Penulis : Nunu Lestari

January 17, 2025
in Article, Collective Idea
Home Collective Idea Article
Share on FacebookShare on Twitter

Perkembangan e-commerce, industri transportasi, media online, dan travel online telah mendorong peningkatan adopsi teknologi keuangan elektronik. Seiring dengan meningkatnya adopsi pembayaran digital, payment gateway disebut akan terus memainkan peran penting dalam mendukung transaksi online. Sementara itu, tren transaksi digital di Indonesia menunjukkan pertumbuhan pesat, sejalan dengan perkembangan ekonomi digital yang signifikan. Berdasarkan data Bank Indonesia, transaksi pembayaran digital pada tahun 2024 mencapai Rp 15.881,53 triliun, tumbuh sebesar 16,15% dibandingkan tahun sebelumnya.

Payment gateway merupakan sebuah sistem yang memfasilitasi proses pembayaran secara online dengan menjadi penghubung antara pembeli dan penjual dalam transaksi online.
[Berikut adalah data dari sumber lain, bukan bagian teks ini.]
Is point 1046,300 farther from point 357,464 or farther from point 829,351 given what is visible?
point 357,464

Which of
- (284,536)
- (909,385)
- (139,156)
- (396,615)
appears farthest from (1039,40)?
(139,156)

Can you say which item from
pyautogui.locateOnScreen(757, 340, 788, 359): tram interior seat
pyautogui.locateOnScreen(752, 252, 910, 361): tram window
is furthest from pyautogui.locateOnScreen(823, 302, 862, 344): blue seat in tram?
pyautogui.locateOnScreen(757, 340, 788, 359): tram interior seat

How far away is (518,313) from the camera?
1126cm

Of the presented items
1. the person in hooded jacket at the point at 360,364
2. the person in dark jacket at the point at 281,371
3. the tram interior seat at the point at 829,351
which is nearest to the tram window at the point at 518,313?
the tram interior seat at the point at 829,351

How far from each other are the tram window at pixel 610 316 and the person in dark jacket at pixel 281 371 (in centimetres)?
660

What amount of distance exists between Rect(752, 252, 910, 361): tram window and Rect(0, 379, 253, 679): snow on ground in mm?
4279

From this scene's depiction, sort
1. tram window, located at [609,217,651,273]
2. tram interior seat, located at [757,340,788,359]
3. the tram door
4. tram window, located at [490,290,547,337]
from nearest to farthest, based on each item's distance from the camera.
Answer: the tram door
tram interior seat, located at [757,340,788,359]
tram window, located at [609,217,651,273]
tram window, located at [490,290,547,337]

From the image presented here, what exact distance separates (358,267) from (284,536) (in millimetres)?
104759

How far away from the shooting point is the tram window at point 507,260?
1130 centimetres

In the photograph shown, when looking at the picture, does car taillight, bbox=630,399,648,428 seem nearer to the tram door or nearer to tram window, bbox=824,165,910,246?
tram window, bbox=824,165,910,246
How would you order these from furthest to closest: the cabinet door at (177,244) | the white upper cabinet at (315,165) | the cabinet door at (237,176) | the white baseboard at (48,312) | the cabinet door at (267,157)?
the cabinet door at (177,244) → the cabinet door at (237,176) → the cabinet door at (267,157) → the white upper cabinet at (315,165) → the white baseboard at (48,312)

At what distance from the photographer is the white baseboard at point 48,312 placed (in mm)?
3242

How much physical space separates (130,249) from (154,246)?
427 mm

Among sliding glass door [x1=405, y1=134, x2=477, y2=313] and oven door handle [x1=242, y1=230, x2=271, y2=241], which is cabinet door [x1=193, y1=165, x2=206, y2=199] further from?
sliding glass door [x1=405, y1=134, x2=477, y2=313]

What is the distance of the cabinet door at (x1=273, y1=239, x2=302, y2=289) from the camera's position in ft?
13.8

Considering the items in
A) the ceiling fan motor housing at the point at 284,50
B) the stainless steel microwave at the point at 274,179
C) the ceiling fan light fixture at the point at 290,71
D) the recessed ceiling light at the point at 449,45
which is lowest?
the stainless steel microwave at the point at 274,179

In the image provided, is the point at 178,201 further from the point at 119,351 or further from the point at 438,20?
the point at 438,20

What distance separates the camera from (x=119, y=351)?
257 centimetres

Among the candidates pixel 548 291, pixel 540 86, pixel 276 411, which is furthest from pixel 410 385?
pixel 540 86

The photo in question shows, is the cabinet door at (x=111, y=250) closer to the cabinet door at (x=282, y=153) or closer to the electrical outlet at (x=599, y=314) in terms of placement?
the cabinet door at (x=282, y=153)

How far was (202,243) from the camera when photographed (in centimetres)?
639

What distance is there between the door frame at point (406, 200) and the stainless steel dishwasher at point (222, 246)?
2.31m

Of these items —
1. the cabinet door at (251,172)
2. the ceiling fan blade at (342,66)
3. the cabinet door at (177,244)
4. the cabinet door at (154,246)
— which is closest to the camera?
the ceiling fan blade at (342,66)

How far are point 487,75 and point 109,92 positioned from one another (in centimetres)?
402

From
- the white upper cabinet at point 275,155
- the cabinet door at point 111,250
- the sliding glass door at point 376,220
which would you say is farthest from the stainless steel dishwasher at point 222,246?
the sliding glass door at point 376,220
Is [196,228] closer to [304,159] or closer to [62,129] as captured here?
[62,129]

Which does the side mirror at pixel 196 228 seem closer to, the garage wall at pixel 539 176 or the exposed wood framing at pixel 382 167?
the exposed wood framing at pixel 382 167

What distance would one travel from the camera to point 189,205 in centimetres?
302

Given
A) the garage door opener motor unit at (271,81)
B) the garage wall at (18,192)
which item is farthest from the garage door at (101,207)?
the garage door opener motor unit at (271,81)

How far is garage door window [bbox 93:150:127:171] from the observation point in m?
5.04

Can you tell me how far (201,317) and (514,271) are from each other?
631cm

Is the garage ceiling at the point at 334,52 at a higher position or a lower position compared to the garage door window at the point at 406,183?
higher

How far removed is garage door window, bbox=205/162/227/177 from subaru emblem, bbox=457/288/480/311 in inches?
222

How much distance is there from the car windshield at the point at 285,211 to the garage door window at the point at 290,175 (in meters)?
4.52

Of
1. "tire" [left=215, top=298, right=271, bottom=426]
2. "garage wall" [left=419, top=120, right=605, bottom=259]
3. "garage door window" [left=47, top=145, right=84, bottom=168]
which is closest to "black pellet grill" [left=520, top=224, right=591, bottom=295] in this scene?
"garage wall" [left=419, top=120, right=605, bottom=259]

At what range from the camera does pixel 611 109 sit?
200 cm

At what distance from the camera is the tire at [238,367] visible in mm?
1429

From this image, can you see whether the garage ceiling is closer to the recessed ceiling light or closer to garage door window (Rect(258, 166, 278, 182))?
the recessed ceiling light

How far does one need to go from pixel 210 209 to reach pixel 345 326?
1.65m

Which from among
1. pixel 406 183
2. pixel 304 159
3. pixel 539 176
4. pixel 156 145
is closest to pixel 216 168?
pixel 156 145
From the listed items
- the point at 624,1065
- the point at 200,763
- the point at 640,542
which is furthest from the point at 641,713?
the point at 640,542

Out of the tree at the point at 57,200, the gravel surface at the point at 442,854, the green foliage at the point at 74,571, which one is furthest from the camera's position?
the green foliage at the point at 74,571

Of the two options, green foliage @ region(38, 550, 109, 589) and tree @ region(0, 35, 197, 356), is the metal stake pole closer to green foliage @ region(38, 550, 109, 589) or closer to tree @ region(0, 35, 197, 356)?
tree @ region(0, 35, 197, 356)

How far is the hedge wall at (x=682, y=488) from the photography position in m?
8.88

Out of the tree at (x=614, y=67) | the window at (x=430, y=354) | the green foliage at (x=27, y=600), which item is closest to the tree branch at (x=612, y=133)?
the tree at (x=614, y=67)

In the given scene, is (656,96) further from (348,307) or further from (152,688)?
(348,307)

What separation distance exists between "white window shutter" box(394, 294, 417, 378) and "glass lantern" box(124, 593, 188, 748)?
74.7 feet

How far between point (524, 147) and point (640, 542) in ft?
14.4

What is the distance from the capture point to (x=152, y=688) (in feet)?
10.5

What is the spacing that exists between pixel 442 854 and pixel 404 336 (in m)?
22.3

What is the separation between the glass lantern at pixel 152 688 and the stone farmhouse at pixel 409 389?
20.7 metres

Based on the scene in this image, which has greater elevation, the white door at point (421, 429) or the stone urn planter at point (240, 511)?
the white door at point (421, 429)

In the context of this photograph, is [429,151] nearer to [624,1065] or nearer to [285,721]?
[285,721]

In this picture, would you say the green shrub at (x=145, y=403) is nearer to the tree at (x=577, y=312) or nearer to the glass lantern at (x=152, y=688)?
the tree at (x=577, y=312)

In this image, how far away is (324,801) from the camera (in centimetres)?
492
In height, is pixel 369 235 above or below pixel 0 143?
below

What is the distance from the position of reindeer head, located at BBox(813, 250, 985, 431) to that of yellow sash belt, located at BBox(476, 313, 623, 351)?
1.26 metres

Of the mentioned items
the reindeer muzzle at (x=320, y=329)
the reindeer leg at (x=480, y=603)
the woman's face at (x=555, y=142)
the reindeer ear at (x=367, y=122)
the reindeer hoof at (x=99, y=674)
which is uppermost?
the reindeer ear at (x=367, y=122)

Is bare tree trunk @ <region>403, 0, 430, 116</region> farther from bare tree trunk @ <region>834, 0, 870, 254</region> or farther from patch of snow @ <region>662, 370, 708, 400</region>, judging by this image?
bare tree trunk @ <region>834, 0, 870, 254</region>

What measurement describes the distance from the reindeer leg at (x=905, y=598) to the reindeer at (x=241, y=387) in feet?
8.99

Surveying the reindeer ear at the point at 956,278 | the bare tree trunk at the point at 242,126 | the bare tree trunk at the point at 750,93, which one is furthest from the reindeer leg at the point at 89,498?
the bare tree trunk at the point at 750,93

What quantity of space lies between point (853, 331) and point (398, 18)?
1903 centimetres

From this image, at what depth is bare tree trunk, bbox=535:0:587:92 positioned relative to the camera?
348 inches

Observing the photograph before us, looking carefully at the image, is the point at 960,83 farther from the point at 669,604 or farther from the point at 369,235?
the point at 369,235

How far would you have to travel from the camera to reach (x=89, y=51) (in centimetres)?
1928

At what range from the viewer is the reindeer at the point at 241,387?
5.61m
Istilah ini berasal dari dua kata dalam bahasa Inggris: “payment,” yang berarti pembayaran, dan “gateway,” yang berarti gerbang. Oleh karena itu, payment gateway dapat diartikan sebagai gerbang pembayaran yang memungkinkan bisnis menerima transaksi dari pelanggan di berbagai lokasi dan waktu melalui internet. 

Payment gateway pertama kali muncul pada tahun 1995 dengan pengenalan enkripsi SSL oleh Jeff Knowles. Pengaturan payment gateway di Indonesia menjadi formal sejak peluncuran Gerbang Pembayaran Nasional (GPN) oleh Bank Indonesia pada tahun 2017. GPN bertujuan mengintegrasikan berbagai instrumen pembayaran nasional, menggantikan dominasi sistem internasional seperti Visa dan Mastercard. 

Dalam praktiknya, payment gateway memproses transaksi dengan menghubungkan pelanggan, merchant, dan institusi keuangan. Teknologi ini memudahkan pembayaran menggunakan kartu kredit, debit, atau dompet digital, serta memastikan data transaksi terenkripsi dengan aman. Pada konteks legal, payment gateway digunakan oleh bisnis legal seperti e-commerce untuk memfasilitasi pembayaran dari pelanggan dengan cara yang aman dan efisien. Namun, ada kasus di mana payment gateway disalahgunakan oleh platform ilegal, termasuk judi online.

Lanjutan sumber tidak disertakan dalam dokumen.